Schymanski Emma L, Kondić Todor, Neumann Steffen, Thiessen Paul A, Zhang Jian, Bolton Evan E
Luxembourg Centre for Systems Biomedicine (LCSB), University of Luxembourg, 6 avenue du Swing, 4367, Belvaux, Luxembourg.
Bioinformatics and Scientific Data, Leibniz Institute of Plant Biochemistry (IPB Halle), 06120, Halle, Germany.
J Cheminform. 2021 Mar 8;13(1):19. doi: 10.1186/s13321-021-00489-0.

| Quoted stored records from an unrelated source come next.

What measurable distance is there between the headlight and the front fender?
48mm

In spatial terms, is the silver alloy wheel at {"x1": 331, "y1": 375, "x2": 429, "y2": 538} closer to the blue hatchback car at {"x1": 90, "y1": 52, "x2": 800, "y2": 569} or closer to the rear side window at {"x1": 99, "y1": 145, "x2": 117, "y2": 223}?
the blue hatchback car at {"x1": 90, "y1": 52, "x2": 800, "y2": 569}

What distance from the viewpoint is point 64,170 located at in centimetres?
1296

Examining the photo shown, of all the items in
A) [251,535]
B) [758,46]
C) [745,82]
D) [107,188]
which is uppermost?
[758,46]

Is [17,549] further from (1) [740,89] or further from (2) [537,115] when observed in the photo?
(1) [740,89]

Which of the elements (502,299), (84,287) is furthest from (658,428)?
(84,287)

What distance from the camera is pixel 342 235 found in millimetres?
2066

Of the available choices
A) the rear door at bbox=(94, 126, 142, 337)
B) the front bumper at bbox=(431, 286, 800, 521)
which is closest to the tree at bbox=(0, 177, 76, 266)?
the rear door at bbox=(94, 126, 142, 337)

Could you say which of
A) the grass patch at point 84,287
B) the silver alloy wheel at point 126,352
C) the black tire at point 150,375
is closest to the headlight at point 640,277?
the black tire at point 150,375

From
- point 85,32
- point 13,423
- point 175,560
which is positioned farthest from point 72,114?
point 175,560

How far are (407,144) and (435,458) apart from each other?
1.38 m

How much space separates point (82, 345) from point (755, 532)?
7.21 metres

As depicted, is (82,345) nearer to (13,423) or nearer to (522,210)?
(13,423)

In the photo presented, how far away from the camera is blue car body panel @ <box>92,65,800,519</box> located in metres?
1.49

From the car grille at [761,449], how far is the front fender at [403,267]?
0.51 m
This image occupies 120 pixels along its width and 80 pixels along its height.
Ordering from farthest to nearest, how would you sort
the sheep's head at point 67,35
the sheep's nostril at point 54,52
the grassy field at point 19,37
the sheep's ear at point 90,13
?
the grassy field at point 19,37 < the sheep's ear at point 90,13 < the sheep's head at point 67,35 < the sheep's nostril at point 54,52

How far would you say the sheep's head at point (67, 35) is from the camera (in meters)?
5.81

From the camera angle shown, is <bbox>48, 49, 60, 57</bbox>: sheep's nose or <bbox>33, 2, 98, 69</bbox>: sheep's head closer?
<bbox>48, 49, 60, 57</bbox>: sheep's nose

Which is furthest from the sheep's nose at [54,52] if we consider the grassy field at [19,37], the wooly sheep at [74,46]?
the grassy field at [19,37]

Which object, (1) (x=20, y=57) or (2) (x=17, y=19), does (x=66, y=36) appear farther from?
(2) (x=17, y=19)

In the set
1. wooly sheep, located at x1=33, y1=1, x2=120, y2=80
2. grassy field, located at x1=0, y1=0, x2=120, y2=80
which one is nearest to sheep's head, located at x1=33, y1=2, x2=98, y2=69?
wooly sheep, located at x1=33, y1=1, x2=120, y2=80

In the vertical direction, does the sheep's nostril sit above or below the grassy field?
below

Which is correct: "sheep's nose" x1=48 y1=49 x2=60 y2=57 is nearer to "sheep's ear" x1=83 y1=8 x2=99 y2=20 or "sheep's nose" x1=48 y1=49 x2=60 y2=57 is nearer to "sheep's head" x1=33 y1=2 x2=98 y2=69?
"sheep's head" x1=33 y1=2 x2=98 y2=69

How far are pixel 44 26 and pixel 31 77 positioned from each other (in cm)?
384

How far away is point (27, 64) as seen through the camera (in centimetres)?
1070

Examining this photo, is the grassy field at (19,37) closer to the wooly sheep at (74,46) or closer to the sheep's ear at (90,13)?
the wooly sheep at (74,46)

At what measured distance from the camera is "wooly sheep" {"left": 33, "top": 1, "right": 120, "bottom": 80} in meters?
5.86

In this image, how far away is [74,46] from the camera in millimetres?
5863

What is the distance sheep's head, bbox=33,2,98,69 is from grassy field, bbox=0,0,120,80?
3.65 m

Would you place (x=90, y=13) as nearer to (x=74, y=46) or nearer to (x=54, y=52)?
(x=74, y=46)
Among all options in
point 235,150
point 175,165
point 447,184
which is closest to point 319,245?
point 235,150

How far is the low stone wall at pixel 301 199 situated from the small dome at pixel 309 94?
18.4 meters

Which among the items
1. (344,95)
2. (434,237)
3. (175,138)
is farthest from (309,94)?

Compound (or chemical) databases are an invaluable resource for many scientific disciplines. Exposomics researchers need to find and identify relevant chemicals that cover the entirety of potential (chemical and other) exposures over entire lifetimes. This daunting task, with over 100 million chemicals in the largest chemical databases, coupled with broadly acknowledged knowledge gaps in these resources, leaves researchers faced with too much-yet not enough-information at the same time to perform comprehensive exposomics research. Furthermore, the improvements in analytical technologies and computational mass spectrometry workflows coupled with the rapid growth in databases and increasing demand for high throughput "big data" services from the research community present significant challenges for both data hosts and workflow developers. This article explores how to reduce candidate search spaces in non-target small molecule identification workflows, while increasing content usability in the context of environmental and exposomics analyses, so as to profit from the increasing size and information content of large compound databases, while increasing efficiency at the same time. In this article, these methods are explored using PubChem, the NORMAN Network Suspect List Exchange and the in silico fragmentation approach MetFrag. A subset of the PubChem database relevant for exposomics, PubChemLite, is presented as a database resource that can be (and has been) integrated into current workflows for high resolution mass spectrometry. Benchmarking datasets from earlier publications are used to show how experimental knowledge and existing datasets can be used to detect and fill gaps in compound databases to progressively improve large resources such as PubChem, and topic-specific subsets such as PubChemLite. PubChemLite is a living collection, updating as annotation content in PubChem is updated, and exported to allow direct integration into existing workflows such as MetFrag. The source code and files necessary to recreate or adjust this are jointly hosted between the research parties (see data availability statement). This effort shows that enhancing the FAIRness (Findability, Accessibility, Interoperability and Reusability) of open resources can mutually enhance several resources for whole community benefit. The authors explicitly welcome additional community input on ideas for future developments.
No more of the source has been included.